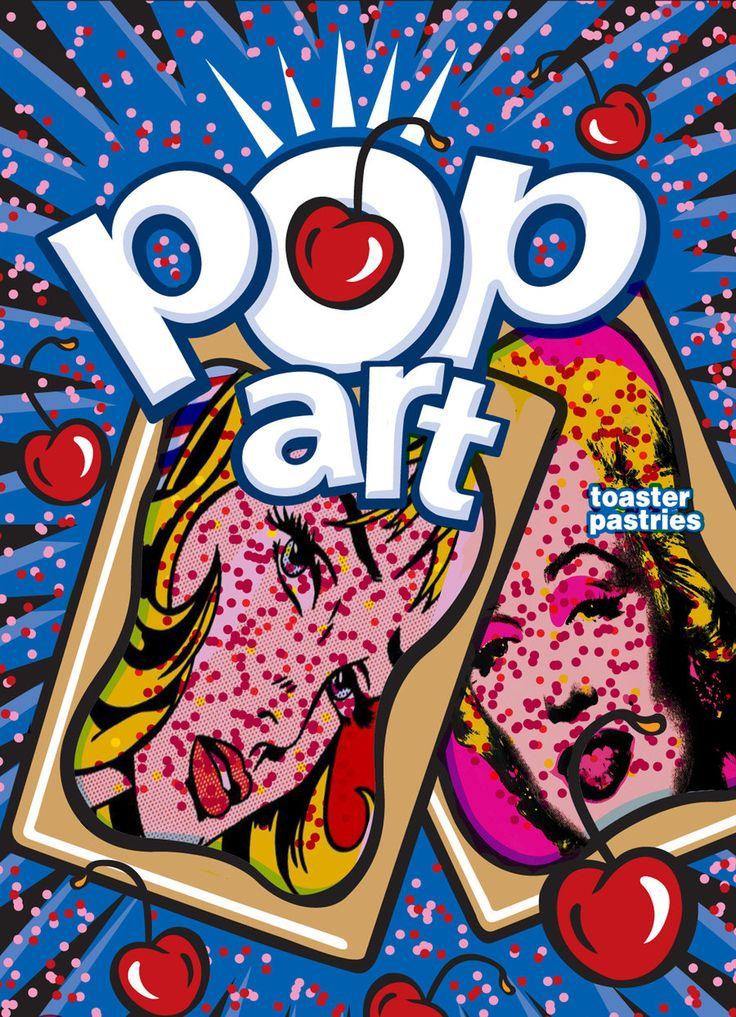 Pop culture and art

——

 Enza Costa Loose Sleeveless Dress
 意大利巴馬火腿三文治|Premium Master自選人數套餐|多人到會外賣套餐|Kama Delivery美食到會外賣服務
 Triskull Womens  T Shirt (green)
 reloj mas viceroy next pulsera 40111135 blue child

——

### Work order
Will you return exactly the lines above from the one with "意大利巴馬火腿三文治|Premium Master自選人數套餐|多人到會外賣套餐|Kama Delivery美食到會外賣服務" down to the one with "reloj mas viceroy", counting both as part of the range?

### Answer box
 意大利巴馬火腿三文治|Premium Master自選人數套餐|多人到會外賣套餐|Kama Delivery美食到會外賣服務
 Triskull Womens  T Shirt (green)
 reloj mas viceroy next pulsera 40111135 blue child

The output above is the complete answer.